Choosing to go into business for yourself is exciting – it's your opportunity to build a better product or bring unique services to the public. When creating your business plan, especially if you're in a position to raise capital to open, it's critical to be aware of out-of-the-ordinary start-up costs associated with setting up shop.
Many small business owners plan to do everything themselves, but professional assistance can take some of the weight off an owner's shoulders. More importantly, financial and legal advice can save a small business owner time, money, and even protect from a worst-case scenario.
While you may be an expert in the field of your new business, that field may not be accounting. Hiring an expert to reconcile business expenses, pay bills on time, and ensure that taxes are collected and paid properly can keep you out of financial hot water.
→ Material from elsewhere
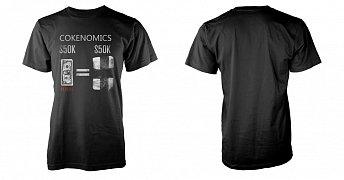 Narcos T-Shirt Cokenomics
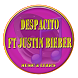 Despacito feat Justin Bieber by mdzstudio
Professional advice isn't limited to the financial realm. If you're planning to hire employees, consider retaining services of an employment lawyer or HR consultant. These folks can help keep you abreast of proper wage and employment laws in your state, update you on federal hiring regulations, and make recommendations when an employee becomes a problem.
For these needs, an HR consulting firm should work fine. Many of the best HR firms have their own employment lawyers on staff. Expect to pay regular fees to a bookkeeper and a retainer or hourly costs for HR consulting or an employment lawyer.
Going online isn't an option for a new business - it's a necessity. Expect to spend money for a website host, web design, site maintenance, and online security. If you're taking payments from your website, ensure you have premium security to avoid compromising your customers' data. A strong online presence makes a big first impression, especially when you're new and building your brand.
Beyond this, 97 percent of customers visiting your website for the first time aren't going there to buy – even if you're an exclusively online business. Savvy shoppers – 81 percent of them - use their computers or smartphones to compare products and services online before committing to a purchase.
This makes your web hosting, web design, and user experience important, especially as small businesses don't have the brand recognition and larger marketing budgets that regional companies enjoy. Expect to spend more than you anticipated for a premium online user experience.
Unless you're planning to run your business solo or as a partnership with one or two others, you'll need to hire staff. Expect to spend money advertising for open positions, as well as background and employment history checks for your top candidates. An HR consulting firm can take a lot of the busywork off a small business owner's plate, as well as conduct reference checks and the like in compliance with fair hiring practices. Businesses who choose to have pre-employment drug screening (some types of business licenses require this) should expect to have higher costs at the outset since you'll be testing multiple employees at once.
Hiring an HR consultant at the startup to get you staffed isn't just about expertise in recruiting, interviewing, researching candidates, and filling out employment paperwork properly – although these are all important. These things take a lot of time, and for a new company, time is money. Consider if it's worth hiring a consultant for around $1000 to take care of initial staffing, instead of taking time each day to address the hiring process.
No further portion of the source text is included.